## EXERCISE TASKS
• a. Reproduce word for word the passage of the Grant v Montgomerie judgment that opens with the words containing "[2] Mr Montgomerie" and closes with "abuse of process.".
• b. List every distinct calendar date (day, month and year) that appears in the Grant v Montgomerie judgment, giving each only once.
• c. Write the next part of the Grant v Montgomerie judgment, starting after its final sentence.

## EXTRACTED TEXT
Grant v Montgomerie
[2021] NZHC 2389
•13 September 2021
IN THE HIGH COURT OF NEW ZEALAND AUCKLAND REGISTRY
I TE KŌTI MATUA O AOTEAROA TĀMAKI MAKAURAU ROHE
CIV-2021-404-759
[2021] NZHC 2389
BETWEEN DAMIEN MITCHELL GRANT AS
RECEIVER OF BASSETT 43 LIMITED (IN RECEIVERSHIP)
ApplicantAND
ANDREW LAURIE MONTGOMERIE
Respondent
Hearing: 28 July 2021 Appearances:
W van Roosmalen for the Applicant S R J Hamilton for the Respondent
Further submissions:
5 August 2021
Date of Judgement:
13 September 2021
JUDGMENT OF POWELL J
This judgment was delivered by me on 13 September 2021 at 3.30 pm pursuant to R 11.5 of the High Court Rules
Registrar/Deputy Registrar Date:
Solicitors:
Douglas M A Burgess, Auckland
Counsel:
W van Roosmalen, Auckland
S R J Hamilton, Southern Cross Chambers, Auckland
GRANT v MONTGOMERIE [2021] NZHC 2389 [13 September 2021]
[1] The applicant, Damien Grant, is the receiver of Bassett 43 Ltd (in receivership) (“Bassett 43”). He seeks an order pursuant to s 12 of the Receiverships Act 1993 requiring the respondent, Andrew Montgomerie, to:
(a)produce all books, records and documents of the company; and
(b)pay the costs of this proceeding on a 2B basis.
[2] Mr Montgomerie acknowledges that at the time of the receivership he was the sole director of Bassett 43 and there have been no other directors appointed. He nonetheless initially opposed the application on the basis that he had already provided all the documents pertaining to Bassett 43 that were in his power and control, that Mr Grant otherwise knows the names and contact details of the company’s consultants and professional advisors, and/or that other relevant information is publicly available. Mr Montgomerie went so far as to assert that the application is in fact an abuse of process.

## MATERIAL

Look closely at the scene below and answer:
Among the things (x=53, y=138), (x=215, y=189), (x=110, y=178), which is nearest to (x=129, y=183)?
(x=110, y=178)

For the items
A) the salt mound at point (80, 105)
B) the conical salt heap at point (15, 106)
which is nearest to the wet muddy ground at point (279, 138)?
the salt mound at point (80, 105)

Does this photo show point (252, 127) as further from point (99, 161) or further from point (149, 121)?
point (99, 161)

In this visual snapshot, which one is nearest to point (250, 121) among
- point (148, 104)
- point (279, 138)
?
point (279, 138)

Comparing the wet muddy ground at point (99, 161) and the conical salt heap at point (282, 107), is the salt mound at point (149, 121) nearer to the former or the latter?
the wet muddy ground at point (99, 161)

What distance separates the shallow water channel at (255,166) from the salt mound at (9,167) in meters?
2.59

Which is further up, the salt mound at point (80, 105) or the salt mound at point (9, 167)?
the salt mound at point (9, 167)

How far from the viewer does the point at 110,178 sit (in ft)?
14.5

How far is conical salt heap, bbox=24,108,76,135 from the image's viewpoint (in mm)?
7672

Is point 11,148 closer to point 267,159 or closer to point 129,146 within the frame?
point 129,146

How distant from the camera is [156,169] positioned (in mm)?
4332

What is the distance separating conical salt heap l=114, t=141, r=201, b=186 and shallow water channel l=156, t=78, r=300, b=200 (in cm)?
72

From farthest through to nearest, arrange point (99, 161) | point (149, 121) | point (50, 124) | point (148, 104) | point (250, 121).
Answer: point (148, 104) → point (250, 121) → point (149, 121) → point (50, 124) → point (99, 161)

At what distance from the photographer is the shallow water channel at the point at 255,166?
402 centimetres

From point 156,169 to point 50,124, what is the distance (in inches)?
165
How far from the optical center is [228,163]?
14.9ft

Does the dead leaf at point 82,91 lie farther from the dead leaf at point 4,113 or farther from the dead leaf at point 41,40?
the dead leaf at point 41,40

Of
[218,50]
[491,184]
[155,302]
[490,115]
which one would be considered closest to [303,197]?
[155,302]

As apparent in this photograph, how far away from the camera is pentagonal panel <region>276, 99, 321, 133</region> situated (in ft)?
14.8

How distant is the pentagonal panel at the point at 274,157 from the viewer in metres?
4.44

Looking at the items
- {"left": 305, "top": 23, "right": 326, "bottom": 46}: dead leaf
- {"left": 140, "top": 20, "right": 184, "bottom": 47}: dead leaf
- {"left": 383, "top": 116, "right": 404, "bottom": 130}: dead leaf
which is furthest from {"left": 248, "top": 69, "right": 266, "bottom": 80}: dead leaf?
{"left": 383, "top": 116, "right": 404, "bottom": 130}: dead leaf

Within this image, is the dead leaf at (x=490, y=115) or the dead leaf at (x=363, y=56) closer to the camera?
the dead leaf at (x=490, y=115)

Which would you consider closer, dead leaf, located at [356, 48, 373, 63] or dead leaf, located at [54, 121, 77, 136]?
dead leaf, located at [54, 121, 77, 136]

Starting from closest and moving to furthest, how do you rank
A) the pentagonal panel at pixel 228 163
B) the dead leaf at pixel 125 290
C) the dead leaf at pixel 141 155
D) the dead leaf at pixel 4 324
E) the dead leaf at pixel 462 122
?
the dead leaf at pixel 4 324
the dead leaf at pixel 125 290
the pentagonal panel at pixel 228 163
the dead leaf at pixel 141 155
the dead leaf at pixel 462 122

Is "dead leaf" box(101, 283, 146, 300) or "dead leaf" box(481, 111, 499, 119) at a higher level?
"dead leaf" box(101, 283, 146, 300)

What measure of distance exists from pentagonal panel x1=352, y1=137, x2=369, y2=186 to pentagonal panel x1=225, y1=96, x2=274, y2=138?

## PER-TASK ANSWERS
• a.
[2] Mr Montgomerie acknowledges that at the time of the receivership he was the sole director of Bassett 43 and there have been no other directors appointed. He nonetheless initially opposed the application on the basis that he had already provided all the documents pertaining to Bassett 43 that were in his power and control, that Mr Grant otherwise knows the names and contact details of the company’s consultants and professional advisors, and/or that other relevant information is publicly available. Mr Montgomerie went so far as to assert that the application is in fact an abuse of process.

• b.
13 September 2021
28 July 2021
5 August 2021

• c.
[3] Although at the hearing Mr Montgomerie took no issue with the jurisdiction of Mr Grant to make the application, his counsel Mr Hamilton subsequently filed a memorandum challenging the jurisdiction of the Court to make the orders sought on the basis that, as an undischarged bankrupt, Mr Montgomerie is precluded from holding office as a director of the company. In Mr Hamilton’s submission, not only was Mr Montgomerie legally barred from holding office pursuant to ss 151(2)(b) and 157(1)(c) of the Companies Act 1993 (and it is a criminal offence for him to do so),1 it follows that as he is not a director he has no control over any of the books, documents and records of Bassett 43 for the purposes of s 12 of the Receiverships Act.
[4] In response, Mr van Roosmalen submitted on behalf of Mr Grant that it was not necessary for the applicant to rely upon s 12 of the Receiverships Act for the orders at issue, but rather s 34 of the Receiverships Act provides sufficient jurisdiction to make an order against Mr Montgomerie whether or not he was a director. In Mr van Roosmalen’s submission receivers’ powers under s 12 parallel those of liquidators in relation to company documents pursuant to ss 261 to 266 of the Companies Act, and
1 Insolvency Act 2006, ss 149(1)(a) and 436(1).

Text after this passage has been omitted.